I still wonder, why it seems as if I were the only one fighting with such a problem. One reason could be, that I do not save all computation results in my document format, but I rely on that I can reproduce the computation results when opening the document later. Sometimes this fails because of the precision problem.

There has already been some progress in trying to stabilize computations. Introducing tolerances helps a little bit ("two points are considered equal, if they are closer than Precision::Confusion() and in that case always the first point is considered to be the closest one"). Still I have the feeling that it just shifts the problem: if two points have a distance of Precision::Confusion(), then - depending on the computation precision - they are sometimes considered as equal and sometimes not. :-(

If I got some more input how others deal with that problem, this would be great. Otherwise it seems advisable to not rely on computation results to be reproducible... or find a way to deal with minor floating point number differences in a stable way... I am still searching for something like that.

Benjamin Bihler
Mon, 02/29/2016 - 15:45

Update:

I have done more research. If I have understood the topic correctly, the results of floating-point operations are not deterministic, if they happen on different threads (and therefore in different processor registers), because some registers offer excessive precision which may influence the results of the operations.

It seems as if I can provoke that here, if I don't call a method as usual, but if I run it with

std::future<ReturnType> result = std::async(std::launch::async, method, ...);

result.wait()

Because of the wait call, it is actually not running parallel, but still on another thread. If I print the floating-point numbers appearing within that method, they differ slightly.

One way to make floating-point operations deterministic seems to be to truncate all floating-point numbers to double precision, even if they are stored in registers offering excessive precision. The MSVC compiler flag /fp:precise seems to do that. Isn't it a default flag in OCCT? Might this be the reason why only I seem to be struggling with non-deterministic behaviour? I am using MinGW and up to now I haven't been using floating-point precision control compiler flags.
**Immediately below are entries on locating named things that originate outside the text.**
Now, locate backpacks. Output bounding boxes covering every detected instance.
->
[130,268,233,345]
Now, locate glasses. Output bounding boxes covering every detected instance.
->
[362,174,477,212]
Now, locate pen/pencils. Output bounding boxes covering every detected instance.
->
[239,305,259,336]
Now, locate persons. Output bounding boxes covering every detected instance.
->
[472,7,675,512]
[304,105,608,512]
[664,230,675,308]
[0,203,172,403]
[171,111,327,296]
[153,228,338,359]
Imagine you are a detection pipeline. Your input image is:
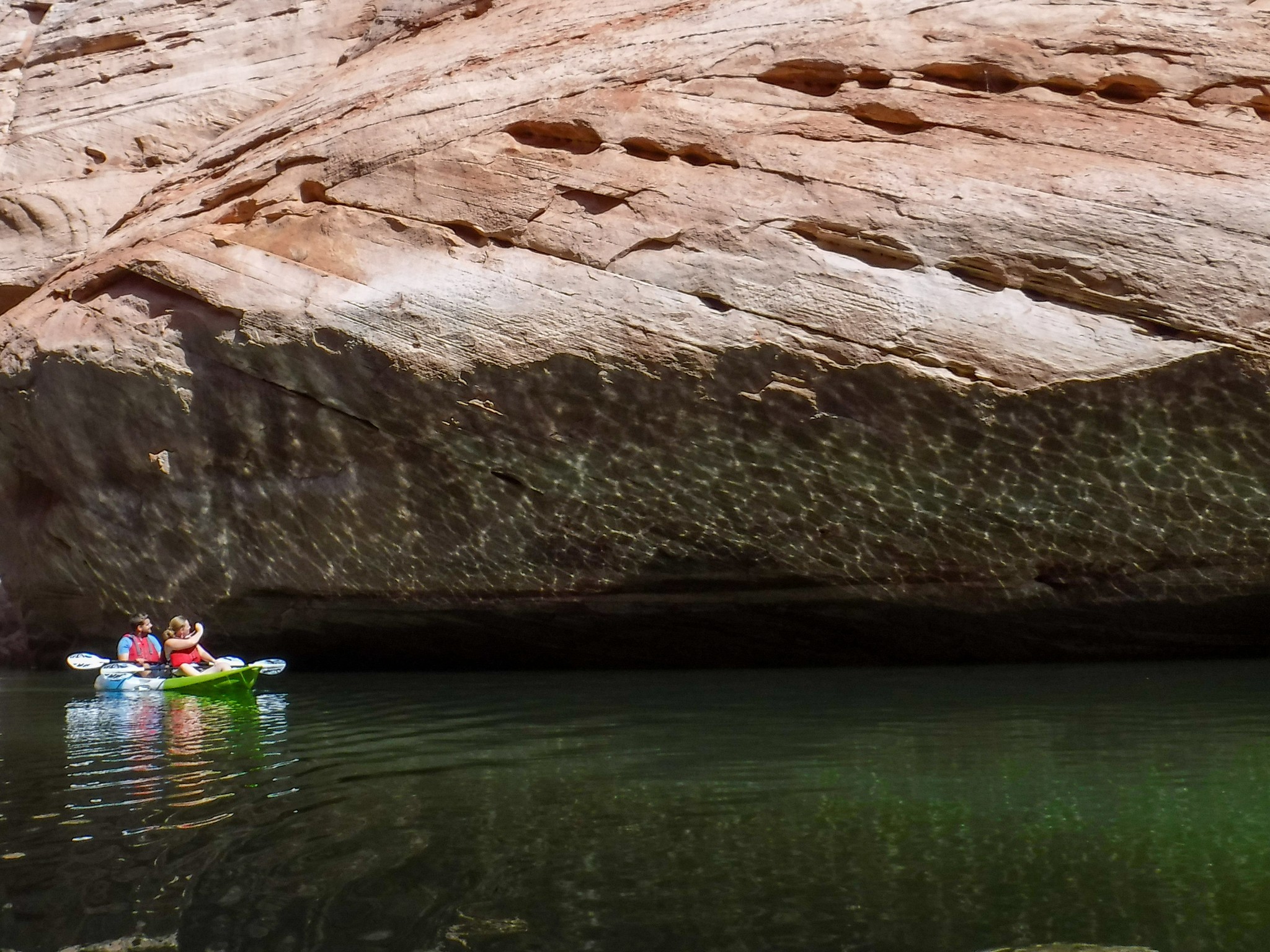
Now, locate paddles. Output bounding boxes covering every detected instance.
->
[100,658,287,682]
[67,652,244,672]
Currently I am playing with such flags. On many forums they propose to use -ffloat-store with g++, but still I see non-deterministic behaviour. Therefore I am continuing with proposals from https://gcc.gnu.org/wiki/FloatingPointMath. I will post my results here. If anyone else has already solved that problem with g++, I would greatly appreciate hints about how he has done that.

Benjamin Bihler
Thu, 03/03/2016 - 16:07

The described behaviour has nothing to do with Open CASCADE. It seems to be a speciality (bug?) of MinGW (my bug report is here: https://sourceforge.net/p/mingw-w64/bugs/531/). I am sorry for having polluted the forum.

Benjamin Bihler
Tue, 08/09/2016 - 11:23

Again for the records: it is not a bug of MinGW, it is a feature! ;-)

Extract from the documentation in one of the MinGW float.h files:

________________________________________________________

   MSVCRT.dll _fpreset initializes the control register to 0x27f,
   the status register to zero and the tag word to 0FFFFh.
   This differs from asm instruction finit/fninit which set control
   word to 0x37f (64 bit mantissa precison rather than 53 bit).
   By default, the mingw version of _fpreset sets fp control as
   per fninit. To use the MSVCRT.dll _fpreset, include CRT_fp8.o when
   building your application.

________________________________________________________

Linking the application with CRT_fp8.o seems to solve the problems mentioned before.